The main.py script provides a CLI for running the full self-learning pipeline on both datasets, generating JSON outputs, and exporting data for the web frontend dashboard.

```bash
# Run full pipeline on both datasets (GameTech A + OfficePro B)
python main.py

# Process only Dataset A (GameTech Store)
python main.py --dataset A

# Process only Dataset B (OfficePro Store)
python main.py --dataset B

# Run with verbose output (default: enabled)
python main.py --verbose

# Output files generated:
# - data/dataset_a_iter1.csv, dataset_a_iter2.csv, dataset_a_iter3.csv
# - data/dataset_b_iter1.csv, dataset_b_iter2.csv, dataset_b_iter3.csv
# - output/dataset_a_iter1.json, dataset_a_iter2.json, dataset_a_iter3.json
# - output/dataset_b_iter1.json, dataset_b_iter2.json, dataset_b_iter3.json
# - frontend_data.js (for web dashboard)

# Then open index.html in browser to view interactive dashboard
```

## Summary

NexusCart MBA Engine serves e-commerce platforms requiring intelligent product recommendations that adapt over time.
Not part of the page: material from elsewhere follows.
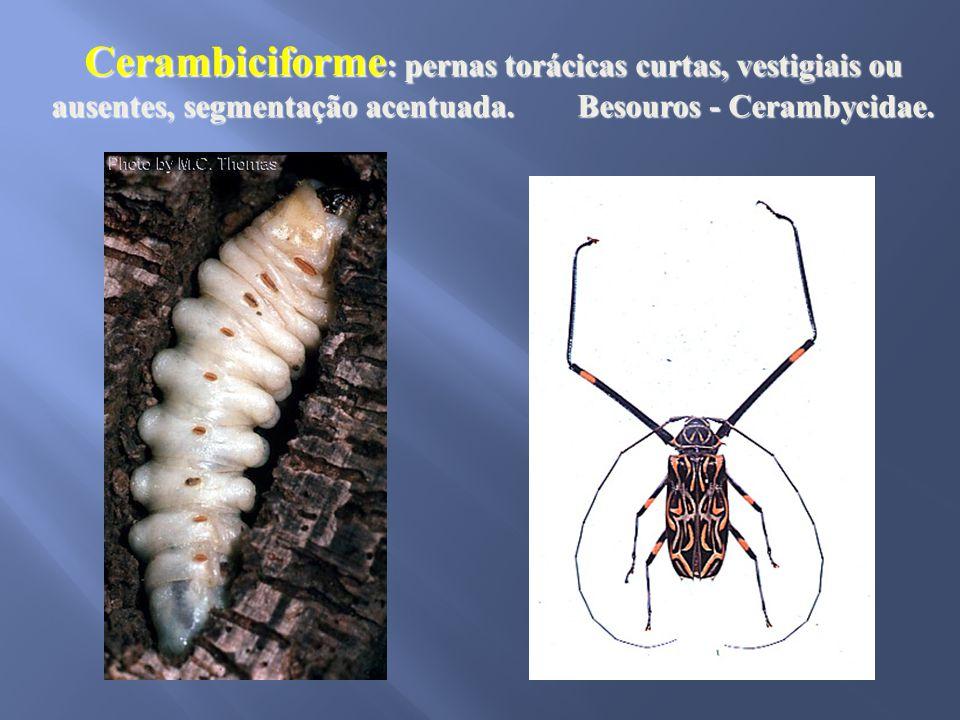 Cerambiciforme: pernas torácicas curtas, vestigiais ou ausentes, segmentação acentuada.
Primary use cases include: homepage product ranking based on association strength, cart cross-sell widgets showing "frequently bought together" items, automated bundle pricing with dynamic discounts, promotional campaign generation from high-lift rules, and business insights for shelf placement and category synergy. The self-learning mechanisms (threshold auto-tuning, rule stability tracking, drift detection) enable the system to continuously improve without manual intervention.

Integration follows a simple pattern: initialize MBAEngine with your product catalog, feed it transaction batches through the run() method across multiple iterations, and consume the structured output containing rankings, cross-sell maps, bundles, promos, and insights. The engine exports to both JSON files for API consumption and a JavaScript module for direct frontend integration. For custom deployments, individual components (fp_growth, AutoThresholdTuner, RuleStabilityTracker, DriftDetector, recommendation generators) can be imported and composed independently to fit specific pipeline architectures.